# A career in Pastry?



## amy99 (Sep 27, 2010)

Hi everyone, Im new here and I want to ask you guys whether or not I should pursuit a career in Pastry.

I am a 22 y/o girl with a Bachelor degree in Business. When I graduated from high school in the States, I was not sure about what I want to do with my life but since I come from a family with a very strong business background and I thought it was a safe choice, I went to Business school. However, after half a year of working in the real world, I find no passion in what I do and so I decided to quit my recent job as a sales executive at a real estate company. To be honest, I come from a privileged family so I don't have the pressure of making money to support myself and my family. However, I do want to establish a career for myself where I find excitement and passion in what I do.

Right now I am considering going to Pastry school but I'm not really confident in myself. Honestly, I have never cooked in my life because I have maids at home. But I've always been fascinated by sweets and how people are able to create so many amazing pieces from such simple ingredients. My goal is to open a bakery chain of my own or at least a franchised chain in the future. But I'm really afraid that just an interest is not enough to realize my dream. Of course I'm willing to study hard but the problem I have is there isn't any good culinary school in my country and I would have to go abroad if I wanna learn something, but the maximum time I can go is only one year. I've done research on pastry courses in Paris and found Le Cordon Bleu offers a Diploma program for 9 months and there is also Lenotre School. There are many good school in the States also but the reason I prefer Paris is because I wanna use the time there to learn some French as well. But of course I am open to other options if they're better off.

So what do you guys think? Should I go for it or not? Does it require a lot a skills to open a bakery? Would 1 year possibly be enough for someone who knows nothing? Sorry for such a long post but I hope you can take some time to read through this and give me some advices from your experiences. Thank you so much in advance!


----------



## foodpump (Oct 10, 2005)

Before you spend any money, I suggest you earn some.

Please, please, pretty please, go and work in a bakery or confectionary shop for a few months or a year.

If you want to start up a business with absolutely no background or previous knowledge in it, lots of people will want your money. 

Be prepared for them....................

◆ **EXERCISE SET**
A. According to the pastry career thread, what job did amy99 quit?
B. In the pastry career thread, what are all the questions amy99 asks in the paragraph that opens with "So what do you guys think?"
C. Can you quote the pastry career thread between "## amy99 (Sep" and "in what I do.", inclusive?
You won't need any of the data.

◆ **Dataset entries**

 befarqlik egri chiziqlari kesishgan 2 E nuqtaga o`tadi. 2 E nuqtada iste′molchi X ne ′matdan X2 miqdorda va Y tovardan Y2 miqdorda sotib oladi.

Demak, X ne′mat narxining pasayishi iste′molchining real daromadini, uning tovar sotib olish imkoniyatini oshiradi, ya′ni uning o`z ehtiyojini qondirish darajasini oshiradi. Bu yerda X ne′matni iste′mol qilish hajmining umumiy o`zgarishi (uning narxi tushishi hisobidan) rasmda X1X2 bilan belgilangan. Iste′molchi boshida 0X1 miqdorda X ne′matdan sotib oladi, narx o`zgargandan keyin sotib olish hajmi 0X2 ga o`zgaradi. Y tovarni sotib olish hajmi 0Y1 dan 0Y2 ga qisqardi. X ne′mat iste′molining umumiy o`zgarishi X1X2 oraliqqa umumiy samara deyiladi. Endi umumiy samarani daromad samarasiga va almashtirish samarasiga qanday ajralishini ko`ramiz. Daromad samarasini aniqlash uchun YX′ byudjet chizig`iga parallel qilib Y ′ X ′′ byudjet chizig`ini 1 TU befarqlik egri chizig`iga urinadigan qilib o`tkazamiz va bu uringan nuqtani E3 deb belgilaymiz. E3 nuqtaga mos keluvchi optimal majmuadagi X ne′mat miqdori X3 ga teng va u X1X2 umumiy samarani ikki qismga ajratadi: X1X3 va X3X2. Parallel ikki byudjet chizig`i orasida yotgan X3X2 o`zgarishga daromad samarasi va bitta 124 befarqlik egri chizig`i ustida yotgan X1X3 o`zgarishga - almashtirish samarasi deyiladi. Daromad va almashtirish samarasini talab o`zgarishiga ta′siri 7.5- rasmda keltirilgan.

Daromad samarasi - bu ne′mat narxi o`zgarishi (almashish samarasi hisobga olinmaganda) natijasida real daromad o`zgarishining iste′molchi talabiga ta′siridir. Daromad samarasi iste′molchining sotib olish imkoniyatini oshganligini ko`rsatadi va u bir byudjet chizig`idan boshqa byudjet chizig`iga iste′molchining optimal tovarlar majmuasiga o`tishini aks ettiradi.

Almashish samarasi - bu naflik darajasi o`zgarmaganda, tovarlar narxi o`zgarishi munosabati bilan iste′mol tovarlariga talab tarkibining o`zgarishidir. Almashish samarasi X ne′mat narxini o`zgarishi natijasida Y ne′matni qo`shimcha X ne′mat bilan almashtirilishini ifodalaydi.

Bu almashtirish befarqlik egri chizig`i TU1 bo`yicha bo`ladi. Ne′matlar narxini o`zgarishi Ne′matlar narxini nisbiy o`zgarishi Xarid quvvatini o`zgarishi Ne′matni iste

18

◆ **SET OF ANSWERS**
A. A sales executive job at a real estate company.

B.
- So what do you guys think?
- Should I go for it or not?
- Does it require a lot a skills to open a bakery?
- Would 1 year possibly be enough for someone who knows nothing?

C.
## amy99 (Sep 27, 2010)

Hi everyone, Im new here and I want to ask you guys whether or not I should pursuit a career in Pastry.

I am a 22 y/o girl with a Bachelor degree in Business. When I graduated from high school in the States, I was not sure about what I want to do with my life but since I come from a family with a very strong business background and I thought it was a safe choice, I went to Business school. However, after half a year of working in the real world, I find no passion in what I do and so I decided to quit my recent job as a sales executive at a real estate company. To be honest, I come from a privileged family so I don't have the pressure of making money to support myself and my family. However, I do want to establish a career for myself where I find excitement and passion in what I do.